On day two, there is a specific attribute measured for each member of the cohort. In this company’s case, let’s call it “create a record in the system.” Any user that creates a record is heathy and goes to day 3. Any user that doesn’t is unhealthy and gets an operant conditioning action, which in this case is an email with instructions on how to create a record. The user stays at the day two level, but they are now in category b. On day three, if they still haven’t created a record, they get a phone call from customer care asking if they’d like some help creating a record.

I’m keeping the examples “create a record” super simple so you can follow along. But until a user creates a record, they stay at day two. We have a category c option, category d option, and category e option. If by category e they still haven’t created a record, they drop out of the funnel.

On day three, another attribute is measured. If a user has achieved the attribute, they go to day four. If they don’t, they get the operant conditioning action, stay at day three, and are now in category b. The loop continues.

The free trial period for this company is 14 days long. There are several operant conditioning actions that can extend it by a week or two weeks. For example, if someone is on their 13th day of the trial but is only on the 7th day of the process, they automatically get another week on the trial.

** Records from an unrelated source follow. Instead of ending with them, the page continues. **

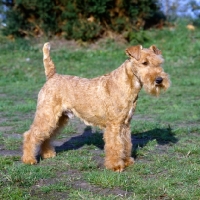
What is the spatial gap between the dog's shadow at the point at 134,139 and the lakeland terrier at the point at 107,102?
2.26 feet

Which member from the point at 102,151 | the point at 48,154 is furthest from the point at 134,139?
the point at 48,154

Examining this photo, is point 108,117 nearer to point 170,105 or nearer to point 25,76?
point 170,105

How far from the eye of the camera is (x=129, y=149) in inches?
217

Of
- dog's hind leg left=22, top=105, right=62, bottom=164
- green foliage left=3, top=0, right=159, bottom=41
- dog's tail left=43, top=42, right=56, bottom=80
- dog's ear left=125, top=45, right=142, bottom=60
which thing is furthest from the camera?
green foliage left=3, top=0, right=159, bottom=41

Recognize that these are not drip campaigns or email triggers. Instead, it’s a very deliberate operant conditioning process. And, as part of any system that involves operant conditioning, there are a significant set of measures by cohort and across the system so the operant condition elements can be A/B tested and modified as we get more data.

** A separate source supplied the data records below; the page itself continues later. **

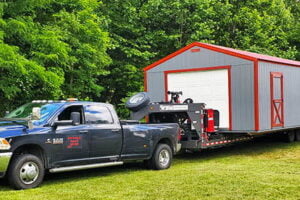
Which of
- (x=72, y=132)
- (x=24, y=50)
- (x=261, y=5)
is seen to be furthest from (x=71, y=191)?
(x=261, y=5)

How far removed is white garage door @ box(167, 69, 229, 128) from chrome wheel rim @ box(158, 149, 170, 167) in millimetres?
3545

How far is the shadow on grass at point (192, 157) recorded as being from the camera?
366 inches

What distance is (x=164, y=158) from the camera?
10.8 meters

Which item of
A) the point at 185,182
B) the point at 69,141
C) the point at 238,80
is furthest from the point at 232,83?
the point at 69,141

Now, this might seem complicated on the surface, but it turns out to be more complicated to explain than it is to work out on a whiteboard. Putting the system in place varies based on the underlying tech you are using, but it’s not that difficult if you approach it with a clear framework.

The goal is deep and immediate engagement by new users. So many companies talk about increasing the number of prospects at the top of the funnel, but they spend remarkably little time making sure actions are taking – on a daily basis – to make sure these prospects convert into paid users.

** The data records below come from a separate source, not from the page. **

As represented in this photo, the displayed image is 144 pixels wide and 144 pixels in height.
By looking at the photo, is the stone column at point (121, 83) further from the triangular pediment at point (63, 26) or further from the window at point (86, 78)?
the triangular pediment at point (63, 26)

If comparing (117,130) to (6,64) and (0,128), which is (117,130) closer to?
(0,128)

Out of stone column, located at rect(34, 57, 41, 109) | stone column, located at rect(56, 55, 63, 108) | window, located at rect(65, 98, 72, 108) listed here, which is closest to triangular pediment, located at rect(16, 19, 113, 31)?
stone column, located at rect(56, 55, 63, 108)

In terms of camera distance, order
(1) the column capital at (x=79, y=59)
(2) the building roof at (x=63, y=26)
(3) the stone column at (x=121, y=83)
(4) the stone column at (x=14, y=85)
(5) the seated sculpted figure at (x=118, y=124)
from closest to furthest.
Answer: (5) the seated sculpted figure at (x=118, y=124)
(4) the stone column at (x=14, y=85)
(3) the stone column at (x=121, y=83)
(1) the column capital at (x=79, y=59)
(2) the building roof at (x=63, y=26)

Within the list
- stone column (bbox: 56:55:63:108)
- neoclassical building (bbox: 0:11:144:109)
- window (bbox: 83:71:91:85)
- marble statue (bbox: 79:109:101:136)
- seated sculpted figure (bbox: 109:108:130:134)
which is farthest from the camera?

We have many rapidly growing SaaS companies in our portfolio. Over the past decade, I’ve observed too many companies see their growth rates decelerate, or even stall, because they didn’t focus enough on increasing conversion and decreasing churn, which henceforth I will refer to as ICDC.

2017 is the year for ICDC in my world.

Also published on Medium.

  • Interesting. I guess my question would be this. Its certainly important focus on getting a process in place that has simple, useful metrics that managers (and investors) can track over time. However, what’s more important is the why. Whatever the conversion rate, why is it where it is? What is the essence of the product that is causing the rate to not be higher?

    • Yup – the why is a critical part of things.

  • If you can’t measure it you can’t manage it. 🙂

  • Damon DeVito

    What adjustments do you make when the sales process is recurring revenue, but higher touch and relies more on humans at each interval? Assume, for the purposes of the question, that the human, high touch cannot be automated. As you can imagine it is low volume, high $ per sale.

    • It’s basically, the same process, just with high touch interactions instead of automated ones.

  • The biggest takeaway is that you discuss the numbers to get to the issues. Not the other way around.

    Many times people want to put up a big number and expect that to push the issues: NO!

    Push the issues and then understand the numbers.

  • nathanlatka1

    Brad, are you able to share the tools this team is using to track if “an account is created” (or some action taken) and what tools they’ll use to notify/help users meet those actions.

    I’m interested if they are going to build this sort of thing manually or rely on services like Intercom and SendGrid.


    • SendGrid is a primary one in the mix in this particular example.

  • Niall McCarthy

    Hi Brad, I feel ICDC could be applied to consumer facing product/services. Do you agree? Have you seen this in your experience? Thanks

    • Yup! The metrics / dynamics are different but the concept holds.